PROBLEM TO WORK ON:
Below are several rows. Copy everything from the line containing "Which reference object" down to the line containing "pixel 141 368, pixel 72 394, pixel 9 50", changing "ranked" to "ordered" and leaving the rest untouched.

DATA ROWS:
-------------------------

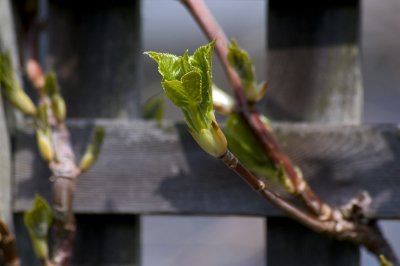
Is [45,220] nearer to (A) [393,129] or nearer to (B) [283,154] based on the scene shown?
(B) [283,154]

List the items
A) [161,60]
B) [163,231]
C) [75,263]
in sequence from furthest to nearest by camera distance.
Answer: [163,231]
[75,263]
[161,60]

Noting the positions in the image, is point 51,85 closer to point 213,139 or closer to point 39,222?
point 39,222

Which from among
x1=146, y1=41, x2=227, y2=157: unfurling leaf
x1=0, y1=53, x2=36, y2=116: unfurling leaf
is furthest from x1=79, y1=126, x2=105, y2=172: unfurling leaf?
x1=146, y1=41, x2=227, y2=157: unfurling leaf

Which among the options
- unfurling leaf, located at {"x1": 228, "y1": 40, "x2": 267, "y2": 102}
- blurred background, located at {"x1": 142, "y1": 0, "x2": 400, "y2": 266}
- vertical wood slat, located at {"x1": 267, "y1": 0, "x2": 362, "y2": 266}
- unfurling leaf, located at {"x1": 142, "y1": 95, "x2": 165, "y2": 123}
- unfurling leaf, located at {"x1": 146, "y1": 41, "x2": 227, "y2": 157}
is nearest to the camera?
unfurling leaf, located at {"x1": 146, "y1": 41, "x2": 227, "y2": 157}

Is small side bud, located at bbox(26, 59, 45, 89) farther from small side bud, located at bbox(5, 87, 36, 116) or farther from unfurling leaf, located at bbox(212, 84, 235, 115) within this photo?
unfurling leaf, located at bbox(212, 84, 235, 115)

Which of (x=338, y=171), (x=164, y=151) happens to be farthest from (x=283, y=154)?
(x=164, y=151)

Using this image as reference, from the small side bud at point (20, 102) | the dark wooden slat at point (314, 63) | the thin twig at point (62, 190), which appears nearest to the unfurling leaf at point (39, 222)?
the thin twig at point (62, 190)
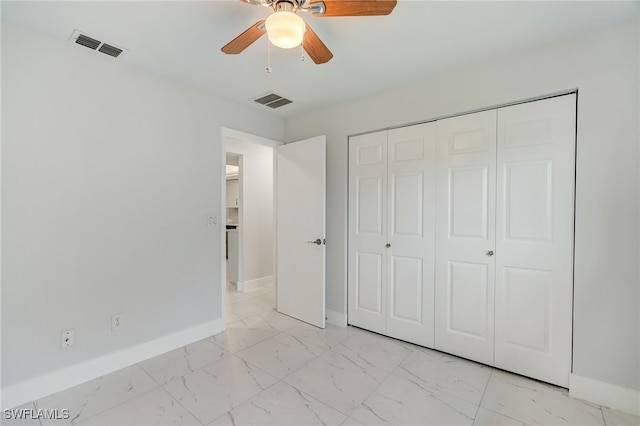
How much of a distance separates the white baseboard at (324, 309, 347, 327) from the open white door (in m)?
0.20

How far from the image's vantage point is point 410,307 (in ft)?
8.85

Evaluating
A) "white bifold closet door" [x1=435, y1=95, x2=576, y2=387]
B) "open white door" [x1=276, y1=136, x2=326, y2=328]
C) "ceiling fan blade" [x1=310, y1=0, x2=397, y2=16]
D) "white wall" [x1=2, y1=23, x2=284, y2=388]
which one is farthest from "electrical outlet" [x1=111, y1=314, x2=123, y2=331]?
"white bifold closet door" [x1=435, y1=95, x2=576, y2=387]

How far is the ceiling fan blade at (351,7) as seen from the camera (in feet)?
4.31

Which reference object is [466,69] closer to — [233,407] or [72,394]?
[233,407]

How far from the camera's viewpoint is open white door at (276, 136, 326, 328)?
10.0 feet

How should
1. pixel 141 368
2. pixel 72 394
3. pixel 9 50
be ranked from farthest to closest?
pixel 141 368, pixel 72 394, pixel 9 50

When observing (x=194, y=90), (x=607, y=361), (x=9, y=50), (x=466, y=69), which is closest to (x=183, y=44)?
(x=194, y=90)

-------------------------

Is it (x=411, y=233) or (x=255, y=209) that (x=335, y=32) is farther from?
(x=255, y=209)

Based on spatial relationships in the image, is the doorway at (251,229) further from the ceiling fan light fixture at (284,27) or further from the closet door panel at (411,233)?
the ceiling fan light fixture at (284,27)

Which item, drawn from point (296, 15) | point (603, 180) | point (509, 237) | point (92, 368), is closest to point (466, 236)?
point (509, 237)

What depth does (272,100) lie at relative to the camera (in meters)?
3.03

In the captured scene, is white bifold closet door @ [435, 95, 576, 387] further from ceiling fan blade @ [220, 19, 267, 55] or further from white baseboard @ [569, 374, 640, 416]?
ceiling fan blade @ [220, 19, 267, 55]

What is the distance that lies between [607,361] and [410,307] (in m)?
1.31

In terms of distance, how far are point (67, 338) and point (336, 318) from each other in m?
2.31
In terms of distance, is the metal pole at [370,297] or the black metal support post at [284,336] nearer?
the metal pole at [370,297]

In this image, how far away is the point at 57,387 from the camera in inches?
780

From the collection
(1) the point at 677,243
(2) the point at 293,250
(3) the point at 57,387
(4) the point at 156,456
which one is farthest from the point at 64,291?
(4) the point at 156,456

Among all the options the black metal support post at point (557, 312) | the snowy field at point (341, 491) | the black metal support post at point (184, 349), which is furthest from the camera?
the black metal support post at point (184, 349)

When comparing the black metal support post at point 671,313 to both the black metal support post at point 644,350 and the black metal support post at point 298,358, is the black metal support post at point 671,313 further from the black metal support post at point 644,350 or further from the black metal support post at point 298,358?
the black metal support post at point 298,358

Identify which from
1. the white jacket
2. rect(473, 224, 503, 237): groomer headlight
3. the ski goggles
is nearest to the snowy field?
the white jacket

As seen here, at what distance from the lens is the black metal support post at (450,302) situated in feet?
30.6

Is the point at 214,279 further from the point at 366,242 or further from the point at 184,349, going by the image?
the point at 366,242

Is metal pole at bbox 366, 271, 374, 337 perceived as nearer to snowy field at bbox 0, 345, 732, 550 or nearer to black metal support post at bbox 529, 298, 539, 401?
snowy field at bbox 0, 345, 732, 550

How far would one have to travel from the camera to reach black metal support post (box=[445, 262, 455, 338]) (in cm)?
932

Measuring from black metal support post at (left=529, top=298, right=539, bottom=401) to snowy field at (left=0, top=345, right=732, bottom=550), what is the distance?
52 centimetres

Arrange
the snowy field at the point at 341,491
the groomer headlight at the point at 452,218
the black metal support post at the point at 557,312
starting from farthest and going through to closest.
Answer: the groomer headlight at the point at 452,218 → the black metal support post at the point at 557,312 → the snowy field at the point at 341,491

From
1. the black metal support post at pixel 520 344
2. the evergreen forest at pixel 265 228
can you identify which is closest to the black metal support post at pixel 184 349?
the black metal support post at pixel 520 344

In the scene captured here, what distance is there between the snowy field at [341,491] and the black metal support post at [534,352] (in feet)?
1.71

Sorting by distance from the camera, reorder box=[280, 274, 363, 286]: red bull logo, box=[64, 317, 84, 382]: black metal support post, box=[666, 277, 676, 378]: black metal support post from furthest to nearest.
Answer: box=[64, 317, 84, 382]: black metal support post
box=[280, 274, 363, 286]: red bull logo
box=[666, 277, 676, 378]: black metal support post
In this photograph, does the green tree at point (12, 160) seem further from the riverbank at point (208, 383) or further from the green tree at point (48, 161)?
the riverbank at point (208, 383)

-------------------------

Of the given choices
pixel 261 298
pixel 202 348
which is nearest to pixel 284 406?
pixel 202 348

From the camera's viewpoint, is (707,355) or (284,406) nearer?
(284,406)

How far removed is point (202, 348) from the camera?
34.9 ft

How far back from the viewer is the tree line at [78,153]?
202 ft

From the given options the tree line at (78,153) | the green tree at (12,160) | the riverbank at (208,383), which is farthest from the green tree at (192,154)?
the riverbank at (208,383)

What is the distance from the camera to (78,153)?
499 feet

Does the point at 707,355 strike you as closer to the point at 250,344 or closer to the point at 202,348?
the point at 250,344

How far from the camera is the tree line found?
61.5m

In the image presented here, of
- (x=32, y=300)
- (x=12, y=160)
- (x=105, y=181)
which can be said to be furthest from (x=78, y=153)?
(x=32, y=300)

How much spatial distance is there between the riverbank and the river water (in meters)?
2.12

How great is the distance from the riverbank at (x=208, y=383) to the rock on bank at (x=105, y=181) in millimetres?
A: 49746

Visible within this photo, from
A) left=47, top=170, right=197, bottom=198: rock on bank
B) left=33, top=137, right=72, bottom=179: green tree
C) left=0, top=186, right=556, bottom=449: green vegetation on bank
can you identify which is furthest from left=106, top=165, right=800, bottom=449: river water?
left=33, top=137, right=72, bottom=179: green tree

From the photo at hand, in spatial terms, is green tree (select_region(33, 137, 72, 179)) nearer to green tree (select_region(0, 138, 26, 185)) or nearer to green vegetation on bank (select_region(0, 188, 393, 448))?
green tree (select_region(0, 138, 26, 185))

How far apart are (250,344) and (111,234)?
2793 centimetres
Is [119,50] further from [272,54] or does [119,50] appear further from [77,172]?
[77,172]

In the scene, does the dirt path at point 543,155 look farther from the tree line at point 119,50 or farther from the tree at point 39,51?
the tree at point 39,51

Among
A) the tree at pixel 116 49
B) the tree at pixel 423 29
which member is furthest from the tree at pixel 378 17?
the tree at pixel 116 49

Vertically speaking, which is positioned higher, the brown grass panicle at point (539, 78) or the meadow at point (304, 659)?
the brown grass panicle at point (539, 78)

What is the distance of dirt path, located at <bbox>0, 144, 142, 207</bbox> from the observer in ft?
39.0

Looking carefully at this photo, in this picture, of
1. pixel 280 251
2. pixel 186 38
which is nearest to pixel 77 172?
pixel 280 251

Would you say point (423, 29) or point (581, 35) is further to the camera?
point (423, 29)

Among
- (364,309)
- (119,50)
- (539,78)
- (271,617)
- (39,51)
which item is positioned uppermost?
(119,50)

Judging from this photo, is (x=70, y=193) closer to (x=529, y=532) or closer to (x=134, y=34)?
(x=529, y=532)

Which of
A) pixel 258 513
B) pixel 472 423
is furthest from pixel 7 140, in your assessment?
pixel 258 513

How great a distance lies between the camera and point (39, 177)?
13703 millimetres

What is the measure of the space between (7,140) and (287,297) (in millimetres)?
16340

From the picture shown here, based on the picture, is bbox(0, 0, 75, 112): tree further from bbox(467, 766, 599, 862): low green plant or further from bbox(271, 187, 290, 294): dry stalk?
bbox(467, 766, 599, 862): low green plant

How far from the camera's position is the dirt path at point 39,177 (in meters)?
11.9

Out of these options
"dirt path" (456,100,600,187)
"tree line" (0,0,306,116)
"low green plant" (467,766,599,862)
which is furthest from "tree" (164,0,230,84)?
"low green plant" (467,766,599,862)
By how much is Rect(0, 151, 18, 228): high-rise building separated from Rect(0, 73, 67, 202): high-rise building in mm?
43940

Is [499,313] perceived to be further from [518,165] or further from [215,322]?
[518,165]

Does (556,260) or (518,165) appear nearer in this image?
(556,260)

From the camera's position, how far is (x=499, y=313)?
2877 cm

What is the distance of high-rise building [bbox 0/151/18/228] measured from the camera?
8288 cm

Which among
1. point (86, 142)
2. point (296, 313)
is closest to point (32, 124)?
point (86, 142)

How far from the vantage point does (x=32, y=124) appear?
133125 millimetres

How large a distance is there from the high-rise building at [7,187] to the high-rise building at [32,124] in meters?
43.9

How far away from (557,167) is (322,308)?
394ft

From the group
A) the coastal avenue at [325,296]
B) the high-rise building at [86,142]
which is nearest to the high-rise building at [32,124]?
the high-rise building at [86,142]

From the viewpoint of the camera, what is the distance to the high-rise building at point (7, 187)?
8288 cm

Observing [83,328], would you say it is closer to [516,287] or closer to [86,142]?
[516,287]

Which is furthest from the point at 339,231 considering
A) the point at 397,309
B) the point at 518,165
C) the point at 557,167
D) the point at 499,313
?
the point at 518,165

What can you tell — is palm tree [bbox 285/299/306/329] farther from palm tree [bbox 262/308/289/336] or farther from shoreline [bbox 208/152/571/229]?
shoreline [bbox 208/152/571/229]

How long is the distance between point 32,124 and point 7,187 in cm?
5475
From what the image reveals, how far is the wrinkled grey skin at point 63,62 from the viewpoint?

-------------------------

ANSWER TO THIS EXERCISE:
Which reference object is [466,69] closer to — [233,407] or [72,394]?
[233,407]

How far from the camera's viewpoint is open white door at (276, 136, 326, 328)?
10.0 feet

How should
1. pixel 141 368
2. pixel 72 394
3. pixel 9 50
be ordered from farthest to closest?
pixel 141 368, pixel 72 394, pixel 9 50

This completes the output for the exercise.